The Indiana Law Blog has a post highlighting an editorial (note: paywall) from the Marion Chronicle Tribune about how local government should have to publish their budgets on the newspaper because putting them online wasn’t sufficient.
Says the Marion Chronicle-Tribune:
It is stunning how little commitment there seems to be to government transparency in Indiana.
There is apparently a similar effort afoot with tax sales to only publish a short notice telling people what website to visit to see the property description or parcel information.

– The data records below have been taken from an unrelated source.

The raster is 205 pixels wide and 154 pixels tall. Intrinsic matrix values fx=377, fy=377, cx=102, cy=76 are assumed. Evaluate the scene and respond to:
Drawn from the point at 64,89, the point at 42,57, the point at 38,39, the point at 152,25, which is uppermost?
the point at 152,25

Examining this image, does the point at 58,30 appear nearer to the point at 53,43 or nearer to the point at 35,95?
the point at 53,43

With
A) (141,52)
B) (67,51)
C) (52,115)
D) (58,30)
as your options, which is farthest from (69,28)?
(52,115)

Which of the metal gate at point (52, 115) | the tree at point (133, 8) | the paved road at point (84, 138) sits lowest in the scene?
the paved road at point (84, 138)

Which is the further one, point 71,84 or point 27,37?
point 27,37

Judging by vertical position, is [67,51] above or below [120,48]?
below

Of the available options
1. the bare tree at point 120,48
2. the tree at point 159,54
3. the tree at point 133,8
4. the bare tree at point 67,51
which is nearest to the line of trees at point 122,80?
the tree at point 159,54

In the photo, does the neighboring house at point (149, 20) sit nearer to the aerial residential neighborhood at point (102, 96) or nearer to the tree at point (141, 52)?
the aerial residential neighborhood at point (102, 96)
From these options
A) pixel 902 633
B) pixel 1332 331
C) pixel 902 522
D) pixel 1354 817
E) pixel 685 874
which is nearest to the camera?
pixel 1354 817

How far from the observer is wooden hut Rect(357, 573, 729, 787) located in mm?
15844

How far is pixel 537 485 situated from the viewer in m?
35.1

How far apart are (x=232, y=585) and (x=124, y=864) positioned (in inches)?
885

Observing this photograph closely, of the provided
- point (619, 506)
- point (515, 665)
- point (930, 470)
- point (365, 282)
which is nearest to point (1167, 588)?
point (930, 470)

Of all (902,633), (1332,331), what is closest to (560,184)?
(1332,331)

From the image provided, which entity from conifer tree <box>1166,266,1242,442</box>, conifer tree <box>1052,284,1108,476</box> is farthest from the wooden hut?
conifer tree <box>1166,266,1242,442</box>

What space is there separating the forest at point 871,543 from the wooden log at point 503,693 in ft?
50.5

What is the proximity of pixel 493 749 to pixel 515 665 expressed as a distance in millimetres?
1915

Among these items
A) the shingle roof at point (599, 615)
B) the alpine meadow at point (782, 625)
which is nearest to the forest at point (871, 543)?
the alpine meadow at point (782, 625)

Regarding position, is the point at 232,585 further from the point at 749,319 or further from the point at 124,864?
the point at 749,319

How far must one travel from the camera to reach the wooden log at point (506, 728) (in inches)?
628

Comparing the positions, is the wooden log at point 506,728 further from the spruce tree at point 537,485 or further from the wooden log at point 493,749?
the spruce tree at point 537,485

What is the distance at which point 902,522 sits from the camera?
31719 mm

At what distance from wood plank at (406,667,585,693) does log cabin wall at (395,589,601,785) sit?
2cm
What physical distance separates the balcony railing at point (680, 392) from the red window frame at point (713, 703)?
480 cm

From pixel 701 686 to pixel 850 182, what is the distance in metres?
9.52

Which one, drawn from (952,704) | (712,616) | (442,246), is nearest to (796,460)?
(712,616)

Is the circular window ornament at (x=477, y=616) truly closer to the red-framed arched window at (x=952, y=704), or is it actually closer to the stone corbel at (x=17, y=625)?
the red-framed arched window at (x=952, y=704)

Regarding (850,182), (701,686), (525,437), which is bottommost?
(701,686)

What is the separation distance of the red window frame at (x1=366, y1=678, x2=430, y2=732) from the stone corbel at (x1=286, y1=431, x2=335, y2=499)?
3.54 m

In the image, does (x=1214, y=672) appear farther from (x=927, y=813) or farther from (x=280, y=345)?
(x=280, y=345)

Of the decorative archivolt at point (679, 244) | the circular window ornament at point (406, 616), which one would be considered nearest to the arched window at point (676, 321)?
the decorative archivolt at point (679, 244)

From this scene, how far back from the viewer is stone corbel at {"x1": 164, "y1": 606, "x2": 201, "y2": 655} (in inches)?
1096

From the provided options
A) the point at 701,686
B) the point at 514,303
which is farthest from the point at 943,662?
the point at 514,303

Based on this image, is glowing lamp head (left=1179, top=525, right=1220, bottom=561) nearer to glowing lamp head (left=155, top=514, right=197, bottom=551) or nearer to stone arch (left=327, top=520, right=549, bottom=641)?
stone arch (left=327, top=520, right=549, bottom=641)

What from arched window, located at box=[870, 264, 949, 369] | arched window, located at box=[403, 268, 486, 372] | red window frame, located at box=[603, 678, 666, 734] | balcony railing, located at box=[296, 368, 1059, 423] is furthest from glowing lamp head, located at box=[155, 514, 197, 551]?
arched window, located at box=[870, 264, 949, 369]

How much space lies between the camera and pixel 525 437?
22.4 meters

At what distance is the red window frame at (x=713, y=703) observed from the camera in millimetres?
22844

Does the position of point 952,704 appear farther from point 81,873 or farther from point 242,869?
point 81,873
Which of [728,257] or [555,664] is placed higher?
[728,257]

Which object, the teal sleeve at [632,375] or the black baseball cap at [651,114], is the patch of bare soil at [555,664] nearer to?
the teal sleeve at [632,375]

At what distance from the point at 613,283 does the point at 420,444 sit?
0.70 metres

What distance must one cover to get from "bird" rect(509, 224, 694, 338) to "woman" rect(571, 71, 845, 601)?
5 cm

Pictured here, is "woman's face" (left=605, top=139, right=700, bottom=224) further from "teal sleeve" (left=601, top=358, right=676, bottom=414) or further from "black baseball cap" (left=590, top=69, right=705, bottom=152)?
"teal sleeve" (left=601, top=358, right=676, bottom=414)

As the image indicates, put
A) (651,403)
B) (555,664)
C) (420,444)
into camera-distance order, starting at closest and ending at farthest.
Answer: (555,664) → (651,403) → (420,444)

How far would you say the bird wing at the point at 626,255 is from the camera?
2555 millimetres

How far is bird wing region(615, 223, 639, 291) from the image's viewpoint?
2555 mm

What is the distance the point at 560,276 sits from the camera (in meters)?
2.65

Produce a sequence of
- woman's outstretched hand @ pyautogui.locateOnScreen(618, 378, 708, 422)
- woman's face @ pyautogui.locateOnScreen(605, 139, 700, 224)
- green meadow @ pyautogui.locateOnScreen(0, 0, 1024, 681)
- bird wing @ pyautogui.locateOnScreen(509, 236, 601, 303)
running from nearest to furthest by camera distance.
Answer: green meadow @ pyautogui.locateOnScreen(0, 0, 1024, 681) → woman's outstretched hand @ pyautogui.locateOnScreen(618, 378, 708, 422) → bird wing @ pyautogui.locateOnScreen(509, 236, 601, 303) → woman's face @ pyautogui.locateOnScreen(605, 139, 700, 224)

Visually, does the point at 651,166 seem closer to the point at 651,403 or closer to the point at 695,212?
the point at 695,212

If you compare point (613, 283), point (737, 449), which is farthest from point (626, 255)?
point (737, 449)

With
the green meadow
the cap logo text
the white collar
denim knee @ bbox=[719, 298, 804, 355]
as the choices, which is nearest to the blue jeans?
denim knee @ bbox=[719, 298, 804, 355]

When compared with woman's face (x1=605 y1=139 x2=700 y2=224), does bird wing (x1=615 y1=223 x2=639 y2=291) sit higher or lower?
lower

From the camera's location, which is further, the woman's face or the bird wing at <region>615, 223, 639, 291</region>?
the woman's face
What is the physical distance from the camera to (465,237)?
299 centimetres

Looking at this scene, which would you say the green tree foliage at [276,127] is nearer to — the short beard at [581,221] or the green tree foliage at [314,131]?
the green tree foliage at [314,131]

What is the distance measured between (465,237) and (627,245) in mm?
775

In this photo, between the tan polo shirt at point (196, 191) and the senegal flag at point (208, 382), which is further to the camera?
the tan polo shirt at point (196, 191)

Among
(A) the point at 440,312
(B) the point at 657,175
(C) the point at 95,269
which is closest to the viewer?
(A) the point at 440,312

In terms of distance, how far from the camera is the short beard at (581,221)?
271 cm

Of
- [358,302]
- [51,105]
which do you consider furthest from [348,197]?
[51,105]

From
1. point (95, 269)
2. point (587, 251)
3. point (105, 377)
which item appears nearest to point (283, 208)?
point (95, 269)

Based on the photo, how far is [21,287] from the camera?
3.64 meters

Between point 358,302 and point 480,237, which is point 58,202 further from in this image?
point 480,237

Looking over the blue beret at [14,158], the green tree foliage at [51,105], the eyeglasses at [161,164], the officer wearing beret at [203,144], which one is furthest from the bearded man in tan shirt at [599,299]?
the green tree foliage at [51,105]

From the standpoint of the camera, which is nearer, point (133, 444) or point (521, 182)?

I couldn’t read the entire editorial because it was behind a pay wall. The newspaper urges caution because electronic notices are malleable and not a permanent record. True enough – but you could surmount that issue without publication by requiring an official hard copy to be filed with the Clerk’s office or Recorder’s office or other repository of official documents. The other argument the newspaper makes is that this is done to make officials’ lives easier by avoiding scrutiny. I’m not sure how that follows if the notices are, in fact, available online. Are the watch dogs who are going to hold public officials accountable the sorts of people who will pore over a newspaper version of the notices but won’t go to a website? I’m skeptical.
Now, maybe the public is more aware of the legal notices in the small print at the back of the newspaper than the notice on a government website. The fact is that publication of legal notices in newspapers is a real expense to taxpayers. And, it’s hard to avoid observing that the newspaper may have a stake in this issue that goes beyond mere public interest. Maybe the part of the editorial that discusses the Marion Chronicle Tribune’s income from legal notices is behind its pay wall. The newspaper is, itself, making a choice between informing the public and its own fiscal interests. So, while the newspaper’s arguments are worth considering, I have a hard time believing the editorial board is actually “stunned” by the General Assembly’s efforts to strike a similar balance.
Jared says
Rep Jerry Torr has authored HB 1013 which will allow some changes in the types of newspapers that legal notices must be published. During committee testimony, Rep Torr discussed the idea of doing away with legal notices in newspapers and going to an online only format. He did clarify that we’re not quite there yet but that within the next decade or so, we’ll probably go that way.
I would agree with Rep Torr on that point. Maybe the state could create a website with news content…oh wait!